My heart fell to the ground…
I left someone behind...
Third Service: Thankfully, the second service for the older children followed.
A very slow march was piped during processional and recessional to ensure no one was left, and “Flowers of the Forest” was played with as much emotion as could be gathered in a way to ask for forgiveness. I learned a lot that day.

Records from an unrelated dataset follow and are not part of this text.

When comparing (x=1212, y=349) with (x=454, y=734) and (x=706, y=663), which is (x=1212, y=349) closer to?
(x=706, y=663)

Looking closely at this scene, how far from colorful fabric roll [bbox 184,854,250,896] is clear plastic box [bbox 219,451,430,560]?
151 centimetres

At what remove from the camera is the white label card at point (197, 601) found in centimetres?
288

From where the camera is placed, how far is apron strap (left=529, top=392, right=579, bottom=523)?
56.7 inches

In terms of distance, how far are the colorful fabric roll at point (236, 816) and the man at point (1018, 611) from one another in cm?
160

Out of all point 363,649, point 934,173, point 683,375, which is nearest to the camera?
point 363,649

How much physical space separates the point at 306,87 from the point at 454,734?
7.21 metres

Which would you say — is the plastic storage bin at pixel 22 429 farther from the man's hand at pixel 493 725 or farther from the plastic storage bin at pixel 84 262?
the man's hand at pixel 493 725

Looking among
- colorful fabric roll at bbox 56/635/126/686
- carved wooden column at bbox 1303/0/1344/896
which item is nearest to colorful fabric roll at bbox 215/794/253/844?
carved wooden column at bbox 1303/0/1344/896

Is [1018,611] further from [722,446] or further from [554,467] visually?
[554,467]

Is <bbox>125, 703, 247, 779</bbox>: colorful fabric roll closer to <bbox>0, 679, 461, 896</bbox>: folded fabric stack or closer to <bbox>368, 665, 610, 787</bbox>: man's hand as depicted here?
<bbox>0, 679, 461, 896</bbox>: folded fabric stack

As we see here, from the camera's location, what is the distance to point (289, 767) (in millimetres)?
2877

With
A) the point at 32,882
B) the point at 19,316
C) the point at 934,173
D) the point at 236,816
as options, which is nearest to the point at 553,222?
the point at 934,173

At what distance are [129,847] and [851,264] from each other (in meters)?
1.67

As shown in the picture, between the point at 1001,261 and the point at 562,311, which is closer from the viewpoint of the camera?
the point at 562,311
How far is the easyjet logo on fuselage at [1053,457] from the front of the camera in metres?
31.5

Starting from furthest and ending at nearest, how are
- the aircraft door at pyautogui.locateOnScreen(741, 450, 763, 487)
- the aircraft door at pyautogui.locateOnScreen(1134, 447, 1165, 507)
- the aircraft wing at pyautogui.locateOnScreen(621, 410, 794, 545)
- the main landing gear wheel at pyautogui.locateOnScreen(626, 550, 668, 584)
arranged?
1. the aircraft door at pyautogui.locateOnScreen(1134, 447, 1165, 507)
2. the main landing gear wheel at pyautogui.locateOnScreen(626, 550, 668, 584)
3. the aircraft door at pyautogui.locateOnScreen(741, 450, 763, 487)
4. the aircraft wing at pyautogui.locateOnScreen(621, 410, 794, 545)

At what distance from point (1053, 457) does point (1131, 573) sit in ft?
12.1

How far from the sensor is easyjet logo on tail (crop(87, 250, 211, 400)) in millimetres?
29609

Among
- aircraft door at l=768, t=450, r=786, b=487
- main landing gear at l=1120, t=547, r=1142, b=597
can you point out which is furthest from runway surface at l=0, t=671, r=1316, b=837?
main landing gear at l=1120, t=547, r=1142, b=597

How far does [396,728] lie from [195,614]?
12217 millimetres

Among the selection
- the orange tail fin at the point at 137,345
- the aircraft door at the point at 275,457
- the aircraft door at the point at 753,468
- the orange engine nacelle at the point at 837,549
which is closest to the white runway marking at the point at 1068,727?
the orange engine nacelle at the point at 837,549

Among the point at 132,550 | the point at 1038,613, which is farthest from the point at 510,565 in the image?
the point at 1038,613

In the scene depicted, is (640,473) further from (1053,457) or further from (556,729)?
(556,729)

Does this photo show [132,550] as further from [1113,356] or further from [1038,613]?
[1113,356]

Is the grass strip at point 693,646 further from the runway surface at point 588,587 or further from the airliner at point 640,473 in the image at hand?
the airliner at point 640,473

A state of numbness and shame surrounded my being post Remembrance Day. This depression ran deep; so deep that I had forgotten the most important procedure explained by my late grandfather. As follows:
We are to remember, lay our poppy, and then forget so our honoured can attempt to heal. (This is why I waited to post until November 01.)
Healing began while attending a Vital Church conference a few weeks after Remembrance Day in 2019. It headed me back to my hotel room, and transformed from tears into music. While writing, eyes closed, a memory arose of our local Remembrance Day services. Pictured how I could just fall to my knees and thank them for our lives but won’t, because of how much more important it is to stand and play in their honour. Even now, tears creep in while writing this blog.
“I can not forget; I will not forgot. This is the Piper’s Peace”
In no time at all, we landed in the recording studio to record #8. Emotions couldn't be handled; tears fell while recording vocals. The band coached through the tears, and now we have a song dedicated to our beloved Veterans loaded with kindred emotion.
Track #9 " All I Need":
FUNNIEST PART OF THIS "STORY BEHIND THE MUSIC" CHALLENGE is I actually believed I would have the time to get it completed in 10 days. Here we are, over a month in, and I'm at the second last song.
I should also mention that lyric videos have also been added to each blog post so please go back to your favourite song, find the video, press play, and sing along.
Now, the story.
The memory of creating this song stays with me. I was sitting in my basement realizing just how many people are living on their own during the pandemic lockdown with nowhere to turn. This heartbreaking thought brought me to thinking there needs to be a way to reach out. So, once everyone was in bed for the night, I went into the basement and put a song together.
"All I Need" is a song you are to sing to yourself while looking in the mirror. It is a reminder that at the end of the day, even if we think we have the entire world, we are all still the same in that we are all one independent person. We have to be alright with trusting ourselves and the spiritual being that surrounds us.
Track #10 "Insecurity":
LIKE EVERYONE ELSE, I would believe I sometimes wonder what my legacy will be after I am gone. These are in no way morbid thoughts, but practically a daydream, hoping the world will mark my passage. My thoughts on my legacy jumped into my head as I had the honour of playing at a Funeral recessional today. The juxtaposition of my reality and my shadow was startling. Almost, a picture of my spirit as it shadows me through life. What will my spirit say to my friends, family, and people I have touched when I am gone?
This is not just a shadow. It is a photographic negative of my journey. The good times and the not-so-good times. My joy in music and my insecurities through life.
All together they make up ME, and fortunately, I like where me is today. But, today’s me did not come easy.
Plenty of times I have wondered what my life would have been like if I never found music, or love, or happiness. That is my insecure voice that wells up every so often.
Insecurity is the last song on my latest album "Fearless Contribution", and it is completely intentional. It hits me like parental concern and advice to seize the moment, get on with it, and don’t let fear or anything hold you back. That is the power of this beautiful song for me.
"If you don't go for your dreams, you will wake up one day with an entire life of regret.”
Now, just like anything worthwhile, your dreams won't be easy to chase. There will be countless, negative situations, but the dream will continue as long as you keep tending the fire.